→ **AIM OF THE TASK**:
Beginning with the line containing "kingdom: Animalia" and ending with the last line of the entries below, copy each line exactly and nothing else.

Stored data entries
----------

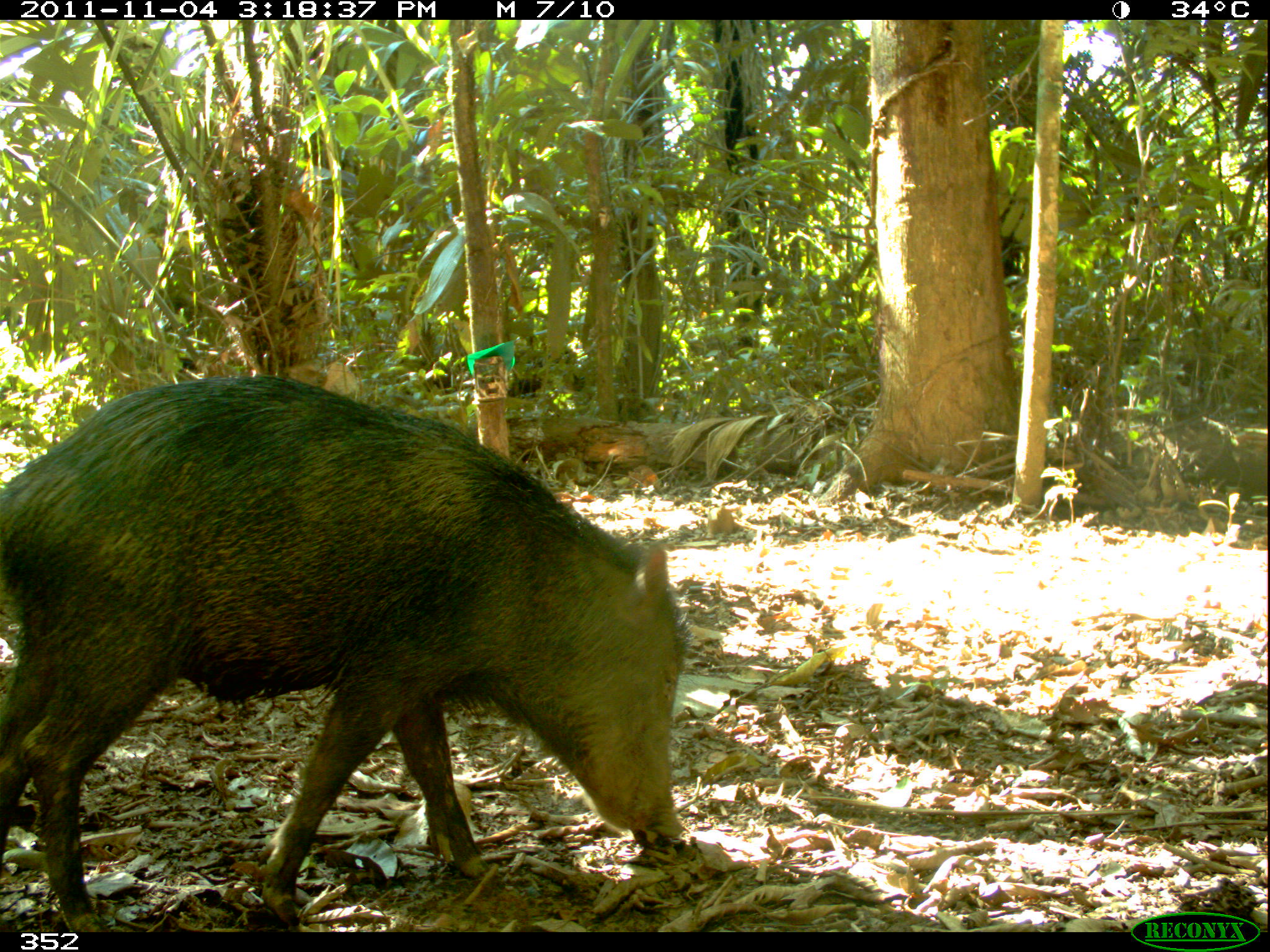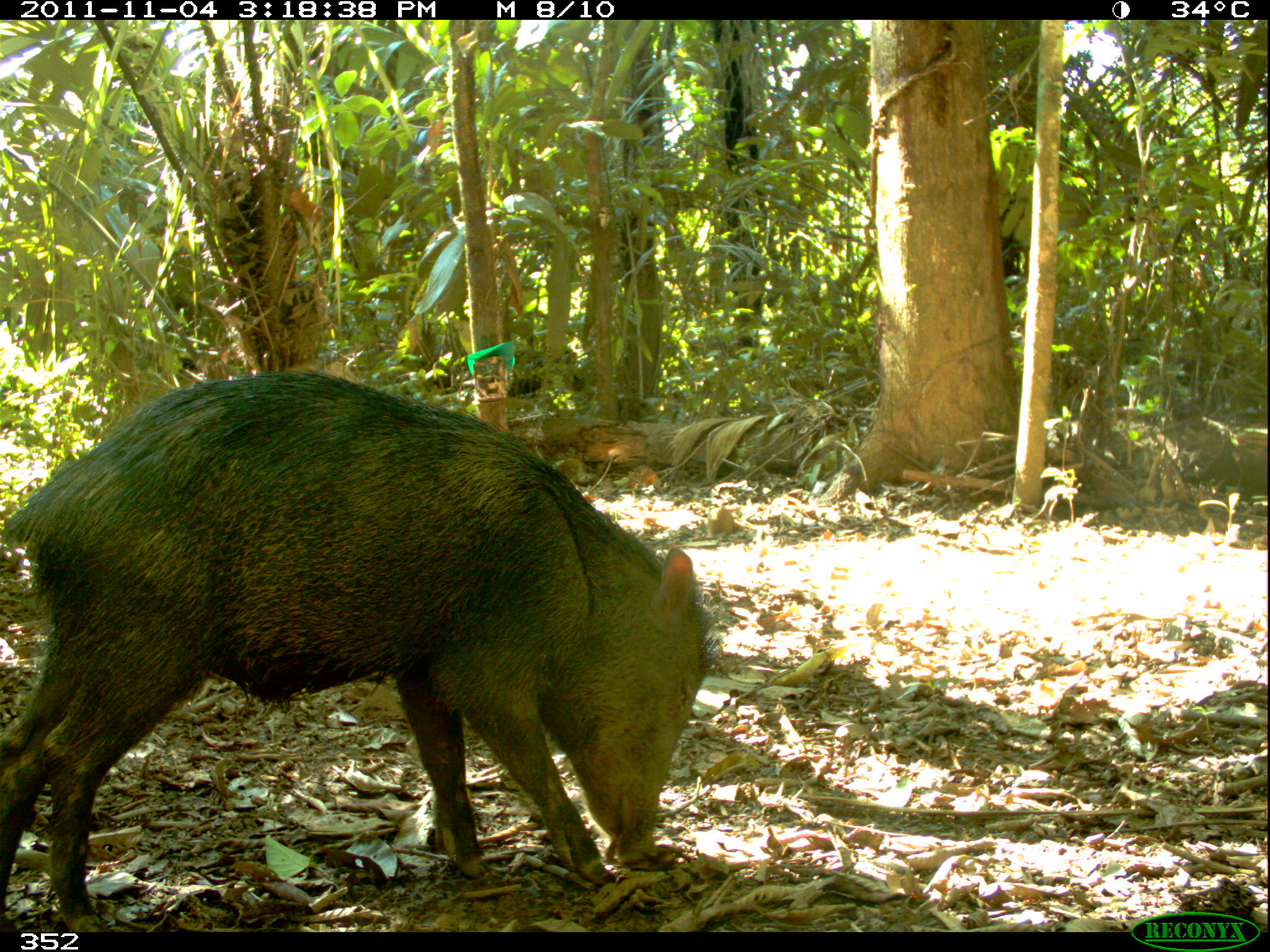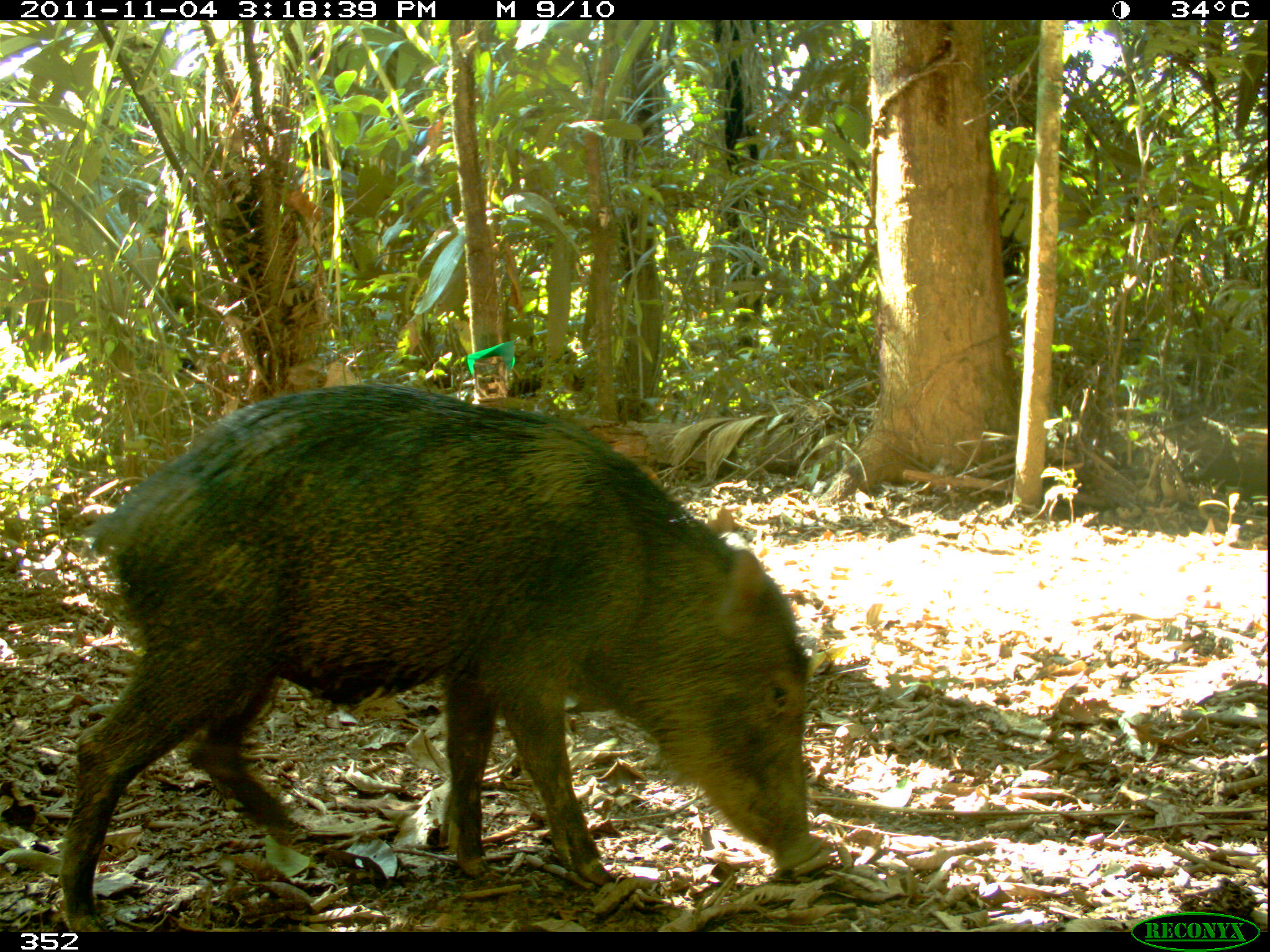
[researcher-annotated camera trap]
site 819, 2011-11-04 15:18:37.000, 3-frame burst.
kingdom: Animalia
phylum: Chordata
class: Mammalia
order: Artiodactyla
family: Tayassuidae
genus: Tayassu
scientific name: Tayassu pecari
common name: white-lipped peccary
Tayassu pecari (white-lipped peccary).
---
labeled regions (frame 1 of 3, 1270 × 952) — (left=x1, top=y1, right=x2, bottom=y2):
tayassu pecari: (left=0, top=373, right=686, bottom=932)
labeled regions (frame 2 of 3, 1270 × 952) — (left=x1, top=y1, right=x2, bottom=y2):
tayassu pecari: (left=0, top=369, right=723, bottom=932)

----------

→ **ANSWER TO THIS PROBLEM**:
kingdom: Animalia
phylum: Chordata
class: Mammalia
order: Artiodactyla
family: Tayassuidae
genus: Tayassu
scientific name: Tayassu pecari
common name: white-lipped peccary
Tayassu pecari (white-lipped peccary).
---
labeled regions (frame 1 of 3, 1270 × 952) — (left=x1, top=y1, right=x2, bottom=y2):
tayassu pecari: (left=0, top=373, right=686, bottom=932)
labeled regions (frame 2 of 3, 1270 × 952) — (left=x1, top=y1, right=x2, bottom=y2):
tayassu pecari: (left=0, top=369, right=723, bottom=932)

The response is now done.